### Extract provided
* * * * * * *
Amid the miscellaneous excitements of a memory Johnny Haynes shares with nine other past England footballers is an incident that brought down the wrath of 90,000 Italian supporters.

Recalling England's 3-2 victory at the Olympic Stadium in Rome on 24 May 1961 - their last against the Azzurri on Italian soil - and anticipating my sceptical response to the uncharacteristic image he was about to put forward, Haynes said: "We were level 1-1 but right up against it early in the second half when I collided with their goalkeeper Buffon going for a through ball."

"You went for a through ball!" I said.

Haynes chuckled. "Yes, I went for a through ball," he replied. "Anyway, Buffon had to go off with a broken nose and was replaced by a youngster (Giuseppe Vavassori, making his international debut) who looked very nervous. The crowd wouldn't accept that Buffon's injury was an accident and they really gave it to me, shrieking abuse and threats.

"Mind you, losing Buffon didn't seem to affect Italy's confidence because they continued to give us the run-around and it took three marvellous saves by Ron Springett to keep us in the match."

In the press box, Frank McGhee, then of the Daily Mirror, couldn't take his eyes off the Juventus inside-forward Omar Sivori who had turned out for Argentina before becoming available to Italy under a now defunct rule of residence.

"There was a nasty streak in Sivori," McGhee said, "but what a player. He could dribble, pass, shoot and had great imagination. That day Sivori was on his own, causing havoc all over the place."

Sivori's 44th-minute equal-iser, five minutes after the late Gerry Hitchens had opened the scoring, fired him up for a second-half performance that caused McGhee to suppose that England's run of six victories and one draw, including a 9-3 thrashing of Scotland at Wembley, would end in disappointment.

"Losing their goalkeeper was a big blow to Italy and would prove crucial, but when Brighenti finally broke Springett's resistance in the 75th-minute I imagined England losing by three or four goals," he added.

Sivori, squat and swarthy, was everywhere, but his swaggering contempt for the opposition carried the seeds of its own destruction.
* * * * * * *
[Region labeling material]

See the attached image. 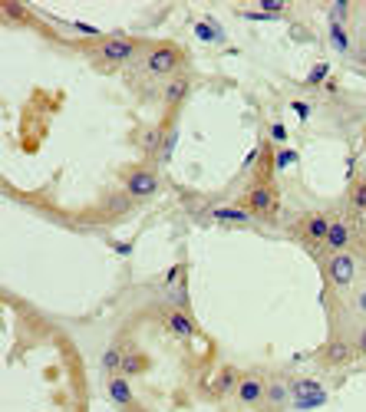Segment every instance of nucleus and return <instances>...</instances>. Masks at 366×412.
Segmentation results:
<instances>
[{
  "label": "nucleus",
  "instance_id": "obj_25",
  "mask_svg": "<svg viewBox=\"0 0 366 412\" xmlns=\"http://www.w3.org/2000/svg\"><path fill=\"white\" fill-rule=\"evenodd\" d=\"M261 7H264L267 17H278V13H284V3H278V0H261Z\"/></svg>",
  "mask_w": 366,
  "mask_h": 412
},
{
  "label": "nucleus",
  "instance_id": "obj_14",
  "mask_svg": "<svg viewBox=\"0 0 366 412\" xmlns=\"http://www.w3.org/2000/svg\"><path fill=\"white\" fill-rule=\"evenodd\" d=\"M149 370V356L139 350H126V360H122V376H139Z\"/></svg>",
  "mask_w": 366,
  "mask_h": 412
},
{
  "label": "nucleus",
  "instance_id": "obj_1",
  "mask_svg": "<svg viewBox=\"0 0 366 412\" xmlns=\"http://www.w3.org/2000/svg\"><path fill=\"white\" fill-rule=\"evenodd\" d=\"M185 63V53H182V47H175V43H155L149 53H145V70H149L152 76H172Z\"/></svg>",
  "mask_w": 366,
  "mask_h": 412
},
{
  "label": "nucleus",
  "instance_id": "obj_3",
  "mask_svg": "<svg viewBox=\"0 0 366 412\" xmlns=\"http://www.w3.org/2000/svg\"><path fill=\"white\" fill-rule=\"evenodd\" d=\"M324 271H327L330 284H337V287H347L350 280L356 277V258L350 251H340V254H330L327 264H324Z\"/></svg>",
  "mask_w": 366,
  "mask_h": 412
},
{
  "label": "nucleus",
  "instance_id": "obj_4",
  "mask_svg": "<svg viewBox=\"0 0 366 412\" xmlns=\"http://www.w3.org/2000/svg\"><path fill=\"white\" fill-rule=\"evenodd\" d=\"M155 191H159V175H155L152 168H136V172L126 175V195L132 201H145V198H152Z\"/></svg>",
  "mask_w": 366,
  "mask_h": 412
},
{
  "label": "nucleus",
  "instance_id": "obj_16",
  "mask_svg": "<svg viewBox=\"0 0 366 412\" xmlns=\"http://www.w3.org/2000/svg\"><path fill=\"white\" fill-rule=\"evenodd\" d=\"M238 383H241V379H238V373H234L231 366H225V370L218 373V379H215V396H228L231 389L238 393Z\"/></svg>",
  "mask_w": 366,
  "mask_h": 412
},
{
  "label": "nucleus",
  "instance_id": "obj_13",
  "mask_svg": "<svg viewBox=\"0 0 366 412\" xmlns=\"http://www.w3.org/2000/svg\"><path fill=\"white\" fill-rule=\"evenodd\" d=\"M353 353L356 350H350V343L333 340V343H327V350H324V360H327V366H343V363L353 360Z\"/></svg>",
  "mask_w": 366,
  "mask_h": 412
},
{
  "label": "nucleus",
  "instance_id": "obj_21",
  "mask_svg": "<svg viewBox=\"0 0 366 412\" xmlns=\"http://www.w3.org/2000/svg\"><path fill=\"white\" fill-rule=\"evenodd\" d=\"M350 208L356 214H366V178H360L353 188H350Z\"/></svg>",
  "mask_w": 366,
  "mask_h": 412
},
{
  "label": "nucleus",
  "instance_id": "obj_6",
  "mask_svg": "<svg viewBox=\"0 0 366 412\" xmlns=\"http://www.w3.org/2000/svg\"><path fill=\"white\" fill-rule=\"evenodd\" d=\"M291 396H294V402H297L301 409H310V406H324V402H327L324 386L314 383V379H297V383L291 386Z\"/></svg>",
  "mask_w": 366,
  "mask_h": 412
},
{
  "label": "nucleus",
  "instance_id": "obj_8",
  "mask_svg": "<svg viewBox=\"0 0 366 412\" xmlns=\"http://www.w3.org/2000/svg\"><path fill=\"white\" fill-rule=\"evenodd\" d=\"M327 231H330V218L327 214H320V212H314V214L303 218L301 237L307 241V244H324V241H327Z\"/></svg>",
  "mask_w": 366,
  "mask_h": 412
},
{
  "label": "nucleus",
  "instance_id": "obj_29",
  "mask_svg": "<svg viewBox=\"0 0 366 412\" xmlns=\"http://www.w3.org/2000/svg\"><path fill=\"white\" fill-rule=\"evenodd\" d=\"M353 350L360 353V356H366V330L360 333V337H356V347H353Z\"/></svg>",
  "mask_w": 366,
  "mask_h": 412
},
{
  "label": "nucleus",
  "instance_id": "obj_27",
  "mask_svg": "<svg viewBox=\"0 0 366 412\" xmlns=\"http://www.w3.org/2000/svg\"><path fill=\"white\" fill-rule=\"evenodd\" d=\"M271 138H274V142H287V129H284V122L271 125Z\"/></svg>",
  "mask_w": 366,
  "mask_h": 412
},
{
  "label": "nucleus",
  "instance_id": "obj_9",
  "mask_svg": "<svg viewBox=\"0 0 366 412\" xmlns=\"http://www.w3.org/2000/svg\"><path fill=\"white\" fill-rule=\"evenodd\" d=\"M106 393H109V399H113L116 406H122V409H132V402H136V396H132V386H129V376H122V373L109 376Z\"/></svg>",
  "mask_w": 366,
  "mask_h": 412
},
{
  "label": "nucleus",
  "instance_id": "obj_22",
  "mask_svg": "<svg viewBox=\"0 0 366 412\" xmlns=\"http://www.w3.org/2000/svg\"><path fill=\"white\" fill-rule=\"evenodd\" d=\"M175 142H178V129L175 125H165V138H162V152H159V162H168L172 152H175Z\"/></svg>",
  "mask_w": 366,
  "mask_h": 412
},
{
  "label": "nucleus",
  "instance_id": "obj_12",
  "mask_svg": "<svg viewBox=\"0 0 366 412\" xmlns=\"http://www.w3.org/2000/svg\"><path fill=\"white\" fill-rule=\"evenodd\" d=\"M189 79H185V76H178V79H172V83H168V86L162 89V102L165 106H168V109H175V106H182V100H185V96H189Z\"/></svg>",
  "mask_w": 366,
  "mask_h": 412
},
{
  "label": "nucleus",
  "instance_id": "obj_2",
  "mask_svg": "<svg viewBox=\"0 0 366 412\" xmlns=\"http://www.w3.org/2000/svg\"><path fill=\"white\" fill-rule=\"evenodd\" d=\"M136 50H139V40L106 37L100 47H96V60H100L102 66H122V63H129L132 56H136Z\"/></svg>",
  "mask_w": 366,
  "mask_h": 412
},
{
  "label": "nucleus",
  "instance_id": "obj_15",
  "mask_svg": "<svg viewBox=\"0 0 366 412\" xmlns=\"http://www.w3.org/2000/svg\"><path fill=\"white\" fill-rule=\"evenodd\" d=\"M287 399H291V389L284 386L280 379H271V383H267V396H264L267 406H271V409H280Z\"/></svg>",
  "mask_w": 366,
  "mask_h": 412
},
{
  "label": "nucleus",
  "instance_id": "obj_11",
  "mask_svg": "<svg viewBox=\"0 0 366 412\" xmlns=\"http://www.w3.org/2000/svg\"><path fill=\"white\" fill-rule=\"evenodd\" d=\"M165 324H168V330H172V333H175L178 340H191V337H195V320H191L189 310H182V307L168 310Z\"/></svg>",
  "mask_w": 366,
  "mask_h": 412
},
{
  "label": "nucleus",
  "instance_id": "obj_24",
  "mask_svg": "<svg viewBox=\"0 0 366 412\" xmlns=\"http://www.w3.org/2000/svg\"><path fill=\"white\" fill-rule=\"evenodd\" d=\"M297 162V152H284L280 149L278 155H274V168H287V165Z\"/></svg>",
  "mask_w": 366,
  "mask_h": 412
},
{
  "label": "nucleus",
  "instance_id": "obj_18",
  "mask_svg": "<svg viewBox=\"0 0 366 412\" xmlns=\"http://www.w3.org/2000/svg\"><path fill=\"white\" fill-rule=\"evenodd\" d=\"M122 360H126V353L119 350V347H109V350L102 353V370H106L109 376L122 373Z\"/></svg>",
  "mask_w": 366,
  "mask_h": 412
},
{
  "label": "nucleus",
  "instance_id": "obj_10",
  "mask_svg": "<svg viewBox=\"0 0 366 412\" xmlns=\"http://www.w3.org/2000/svg\"><path fill=\"white\" fill-rule=\"evenodd\" d=\"M350 241H353V231H350V225L343 221V218H337V221H330V231H327V244L330 254H340V251L350 248Z\"/></svg>",
  "mask_w": 366,
  "mask_h": 412
},
{
  "label": "nucleus",
  "instance_id": "obj_19",
  "mask_svg": "<svg viewBox=\"0 0 366 412\" xmlns=\"http://www.w3.org/2000/svg\"><path fill=\"white\" fill-rule=\"evenodd\" d=\"M218 221H234V225H244V221H251L254 214L248 208H218L215 212Z\"/></svg>",
  "mask_w": 366,
  "mask_h": 412
},
{
  "label": "nucleus",
  "instance_id": "obj_26",
  "mask_svg": "<svg viewBox=\"0 0 366 412\" xmlns=\"http://www.w3.org/2000/svg\"><path fill=\"white\" fill-rule=\"evenodd\" d=\"M324 76H327V63H320V66H314V73L307 76V83H310V86H317V83H320Z\"/></svg>",
  "mask_w": 366,
  "mask_h": 412
},
{
  "label": "nucleus",
  "instance_id": "obj_28",
  "mask_svg": "<svg viewBox=\"0 0 366 412\" xmlns=\"http://www.w3.org/2000/svg\"><path fill=\"white\" fill-rule=\"evenodd\" d=\"M294 113L301 116V119H307V116H310V106H307V102H294Z\"/></svg>",
  "mask_w": 366,
  "mask_h": 412
},
{
  "label": "nucleus",
  "instance_id": "obj_5",
  "mask_svg": "<svg viewBox=\"0 0 366 412\" xmlns=\"http://www.w3.org/2000/svg\"><path fill=\"white\" fill-rule=\"evenodd\" d=\"M248 212L254 218H271V214L278 212V195H274V188L261 182V185H254L248 191Z\"/></svg>",
  "mask_w": 366,
  "mask_h": 412
},
{
  "label": "nucleus",
  "instance_id": "obj_7",
  "mask_svg": "<svg viewBox=\"0 0 366 412\" xmlns=\"http://www.w3.org/2000/svg\"><path fill=\"white\" fill-rule=\"evenodd\" d=\"M267 396V383L261 376H241L238 383V402L241 406H261Z\"/></svg>",
  "mask_w": 366,
  "mask_h": 412
},
{
  "label": "nucleus",
  "instance_id": "obj_20",
  "mask_svg": "<svg viewBox=\"0 0 366 412\" xmlns=\"http://www.w3.org/2000/svg\"><path fill=\"white\" fill-rule=\"evenodd\" d=\"M195 37L205 40V43H212V40H221V26L215 20H198L195 24Z\"/></svg>",
  "mask_w": 366,
  "mask_h": 412
},
{
  "label": "nucleus",
  "instance_id": "obj_30",
  "mask_svg": "<svg viewBox=\"0 0 366 412\" xmlns=\"http://www.w3.org/2000/svg\"><path fill=\"white\" fill-rule=\"evenodd\" d=\"M356 307H360V310L366 313V287L360 290V294H356Z\"/></svg>",
  "mask_w": 366,
  "mask_h": 412
},
{
  "label": "nucleus",
  "instance_id": "obj_23",
  "mask_svg": "<svg viewBox=\"0 0 366 412\" xmlns=\"http://www.w3.org/2000/svg\"><path fill=\"white\" fill-rule=\"evenodd\" d=\"M162 138H165V129H149V132H145V138H142V149L149 152V155L162 152Z\"/></svg>",
  "mask_w": 366,
  "mask_h": 412
},
{
  "label": "nucleus",
  "instance_id": "obj_17",
  "mask_svg": "<svg viewBox=\"0 0 366 412\" xmlns=\"http://www.w3.org/2000/svg\"><path fill=\"white\" fill-rule=\"evenodd\" d=\"M330 47H333V50L337 53H347L350 50V37H347V24H333V20H330Z\"/></svg>",
  "mask_w": 366,
  "mask_h": 412
}]
</instances>
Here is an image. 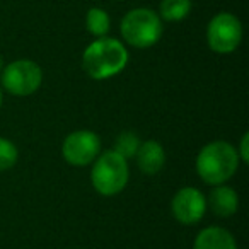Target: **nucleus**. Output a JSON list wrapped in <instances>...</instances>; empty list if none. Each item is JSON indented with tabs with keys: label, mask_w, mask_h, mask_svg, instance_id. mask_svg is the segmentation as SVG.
Instances as JSON below:
<instances>
[{
	"label": "nucleus",
	"mask_w": 249,
	"mask_h": 249,
	"mask_svg": "<svg viewBox=\"0 0 249 249\" xmlns=\"http://www.w3.org/2000/svg\"><path fill=\"white\" fill-rule=\"evenodd\" d=\"M128 63V52L118 39L99 38L90 43L82 55V67L96 80L109 79L120 73Z\"/></svg>",
	"instance_id": "obj_1"
},
{
	"label": "nucleus",
	"mask_w": 249,
	"mask_h": 249,
	"mask_svg": "<svg viewBox=\"0 0 249 249\" xmlns=\"http://www.w3.org/2000/svg\"><path fill=\"white\" fill-rule=\"evenodd\" d=\"M239 167L237 150L227 142H212L200 150L196 157V171L207 184L225 183L235 174Z\"/></svg>",
	"instance_id": "obj_2"
},
{
	"label": "nucleus",
	"mask_w": 249,
	"mask_h": 249,
	"mask_svg": "<svg viewBox=\"0 0 249 249\" xmlns=\"http://www.w3.org/2000/svg\"><path fill=\"white\" fill-rule=\"evenodd\" d=\"M128 174L130 171L126 159H123L114 150H107L96 157L90 179L97 193H101L103 196H114L126 186Z\"/></svg>",
	"instance_id": "obj_3"
},
{
	"label": "nucleus",
	"mask_w": 249,
	"mask_h": 249,
	"mask_svg": "<svg viewBox=\"0 0 249 249\" xmlns=\"http://www.w3.org/2000/svg\"><path fill=\"white\" fill-rule=\"evenodd\" d=\"M121 36L135 48L154 46L162 36V21L150 9H133L121 21Z\"/></svg>",
	"instance_id": "obj_4"
},
{
	"label": "nucleus",
	"mask_w": 249,
	"mask_h": 249,
	"mask_svg": "<svg viewBox=\"0 0 249 249\" xmlns=\"http://www.w3.org/2000/svg\"><path fill=\"white\" fill-rule=\"evenodd\" d=\"M43 82V72L31 60H18L9 63L2 72V86L14 96H29L36 92Z\"/></svg>",
	"instance_id": "obj_5"
},
{
	"label": "nucleus",
	"mask_w": 249,
	"mask_h": 249,
	"mask_svg": "<svg viewBox=\"0 0 249 249\" xmlns=\"http://www.w3.org/2000/svg\"><path fill=\"white\" fill-rule=\"evenodd\" d=\"M242 26L241 21L231 12H220L213 16L207 29V41L213 52L231 53L241 45Z\"/></svg>",
	"instance_id": "obj_6"
},
{
	"label": "nucleus",
	"mask_w": 249,
	"mask_h": 249,
	"mask_svg": "<svg viewBox=\"0 0 249 249\" xmlns=\"http://www.w3.org/2000/svg\"><path fill=\"white\" fill-rule=\"evenodd\" d=\"M101 150V140L94 132L89 130H79L70 133L65 139L62 147L63 157L69 164L82 167L96 160Z\"/></svg>",
	"instance_id": "obj_7"
},
{
	"label": "nucleus",
	"mask_w": 249,
	"mask_h": 249,
	"mask_svg": "<svg viewBox=\"0 0 249 249\" xmlns=\"http://www.w3.org/2000/svg\"><path fill=\"white\" fill-rule=\"evenodd\" d=\"M207 212V198L196 188H183L173 198V213L178 222L193 225L203 218Z\"/></svg>",
	"instance_id": "obj_8"
},
{
	"label": "nucleus",
	"mask_w": 249,
	"mask_h": 249,
	"mask_svg": "<svg viewBox=\"0 0 249 249\" xmlns=\"http://www.w3.org/2000/svg\"><path fill=\"white\" fill-rule=\"evenodd\" d=\"M135 156L137 164L145 174L159 173L166 162V152H164L162 145L156 140H147V142L140 143Z\"/></svg>",
	"instance_id": "obj_9"
},
{
	"label": "nucleus",
	"mask_w": 249,
	"mask_h": 249,
	"mask_svg": "<svg viewBox=\"0 0 249 249\" xmlns=\"http://www.w3.org/2000/svg\"><path fill=\"white\" fill-rule=\"evenodd\" d=\"M193 249H237L235 239L222 227H207L196 235Z\"/></svg>",
	"instance_id": "obj_10"
},
{
	"label": "nucleus",
	"mask_w": 249,
	"mask_h": 249,
	"mask_svg": "<svg viewBox=\"0 0 249 249\" xmlns=\"http://www.w3.org/2000/svg\"><path fill=\"white\" fill-rule=\"evenodd\" d=\"M208 203L213 213H217L218 217H231L239 208V196L232 188L218 184L217 188L212 190Z\"/></svg>",
	"instance_id": "obj_11"
},
{
	"label": "nucleus",
	"mask_w": 249,
	"mask_h": 249,
	"mask_svg": "<svg viewBox=\"0 0 249 249\" xmlns=\"http://www.w3.org/2000/svg\"><path fill=\"white\" fill-rule=\"evenodd\" d=\"M191 11V0H162L160 2V16L171 22L183 21Z\"/></svg>",
	"instance_id": "obj_12"
},
{
	"label": "nucleus",
	"mask_w": 249,
	"mask_h": 249,
	"mask_svg": "<svg viewBox=\"0 0 249 249\" xmlns=\"http://www.w3.org/2000/svg\"><path fill=\"white\" fill-rule=\"evenodd\" d=\"M86 24L90 35L97 36V38H104L107 35V31H109V16L103 9L94 7L87 12Z\"/></svg>",
	"instance_id": "obj_13"
},
{
	"label": "nucleus",
	"mask_w": 249,
	"mask_h": 249,
	"mask_svg": "<svg viewBox=\"0 0 249 249\" xmlns=\"http://www.w3.org/2000/svg\"><path fill=\"white\" fill-rule=\"evenodd\" d=\"M139 147H140V140L135 133L123 132L118 135L116 145H114V152L120 154L123 159H130V157H135Z\"/></svg>",
	"instance_id": "obj_14"
},
{
	"label": "nucleus",
	"mask_w": 249,
	"mask_h": 249,
	"mask_svg": "<svg viewBox=\"0 0 249 249\" xmlns=\"http://www.w3.org/2000/svg\"><path fill=\"white\" fill-rule=\"evenodd\" d=\"M18 147L7 139L0 137V171H7L18 162Z\"/></svg>",
	"instance_id": "obj_15"
},
{
	"label": "nucleus",
	"mask_w": 249,
	"mask_h": 249,
	"mask_svg": "<svg viewBox=\"0 0 249 249\" xmlns=\"http://www.w3.org/2000/svg\"><path fill=\"white\" fill-rule=\"evenodd\" d=\"M248 142H249V133H244L241 139V145H239V152L237 156H241V159L244 162H249V149H248Z\"/></svg>",
	"instance_id": "obj_16"
},
{
	"label": "nucleus",
	"mask_w": 249,
	"mask_h": 249,
	"mask_svg": "<svg viewBox=\"0 0 249 249\" xmlns=\"http://www.w3.org/2000/svg\"><path fill=\"white\" fill-rule=\"evenodd\" d=\"M2 103H4V94H2V87H0V106H2Z\"/></svg>",
	"instance_id": "obj_17"
},
{
	"label": "nucleus",
	"mask_w": 249,
	"mask_h": 249,
	"mask_svg": "<svg viewBox=\"0 0 249 249\" xmlns=\"http://www.w3.org/2000/svg\"><path fill=\"white\" fill-rule=\"evenodd\" d=\"M2 70H4V62H2V56H0V73H2Z\"/></svg>",
	"instance_id": "obj_18"
}]
</instances>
* * * * * * *
### What you need to do
1. From the article on England's 1961 match against Italy in Rome, transcribe word for word the passage that opens with the words containing "Amid the miscellaneous" and closes with "90,000 Italian supporters.".
2. In the article on England's 1961 match against Italy in Rome, restate the paragraph beginning "In the press box, Frank McGhee" in a single shorter sentence that keeps its main facts.
3. Resume the article on England's 1961 match against Italy in Rome, continuing right after its last sentence.

### Responses to the exercise
1.
Amid the miscellaneous excitements of a memory Johnny Haynes shares with nine other past England footballers is an incident that brought down the wrath of 90,000 Italian supporters.

2. Watching from the press box, Frank McGhee of the Daily Mirror was fixed on Juventus inside-forward Omar Sivori, a former Argentina player who qualified for Italy through a residence rule that no longer exists.

3.
England's right-back, Jimmy Armfield, now a technical consultant to the Football Association, said: "When Sivori started taking the mickey instead of getting on with the game I began to feel that we might still get something. Ron [Springett] was in tremendous form - one save from Italy's outside right Mora was as good as any I've ever seen, including Gordon Banks' from Pele in 1970 - and whenever I played with Jimmy Greaves I expected him to score."

Before the match, Greaves' response to speculation over a transfer from Chelsea to Milan had been diversionary. "It was pretty obvious that a deal had been struck and that Jimmy was trying to wriggle out of it," McGhee said. "He confirmed this the next day when England moved on for a game against Austria in Vienna, but he'd done enough in Rome to make Milan even more determined to sign him."

Shortly after Italy went ahead Greaves raced back to help dispossess Sivori and won a throw-in. He took it himself, picked up a return pass and set off for goal. When two defenders closed in Greaves slipped the ball through to Hitchens, who equalised with a shot that passed between the nervous new goalkeeper's legs for a 75th-minute equaliser.

Armfield said: "I can still see the Italian players looking at each other in disbelief and I was then convinced that if our luck held we'd beat them. Of course there was nothing like as much at stake as there will be when England play Italy in Rome on Saturday, but with the 1962 World Cup finals only 12 months off, our manager, Walter Winterbottom, stressed how important it was to remain unbeaten."

Haynes, now living in Edinburgh, could not recall exactly how England's winning goal came, but it was his trademark through ball five minutes from time that provided Greaves with a perfect opportunity.

"A classic Greaves situation, on his own, with no one in tackling distance and only a now-terrified goalkeeper to beat," McGhee reported. "It is hardly necessary to add that he scored...low and hard with a left-foot shot."

The Olympic Stadium, for those madding thousands of Italian supporters, had become a place of gross injustice.

"I didn't like the sound of them - somebody told me afterwards that they were chanting `dirty thieves' - so I was astonished to hear the skipper [Haynes] suggesting that we do a lap of honour. `Are you mad,' I said. `If we get too close to this lot they won't let us out of here alive.' "

The mood of Italy's supporters hadn't improved by the time England left the stadium. "It was still ugly," Haynes said. "They crowded around our bus shouting and throwing things until the police made way for us. We had plenty to celebrate and later there was quite a party."

Five days later England lost 3-1 in Vienna. "We still had to make sure of qualifying for the World Cup, so I could understand Walter wanting to have a look at other players," Armfield said, "but it might have been better to keep the same team.

"The lads who came in [Brian Miller in midfield for Bobby Robson and John Angus in place of Mick McNeil at left back] did well enough, but after the events of Rome we never seemed to be up for it."

Among the issues at stake that warm afternoon in Rome was whether Bobby Charlton would at last realise his potential. Unsure of how to get the best out an immensely gifted footballer, England and Manchester United used him on the left wing, the position he filled in Rome and where he continued to play until transformed by Alf Ramsey's idea of operating in close support of the strikers.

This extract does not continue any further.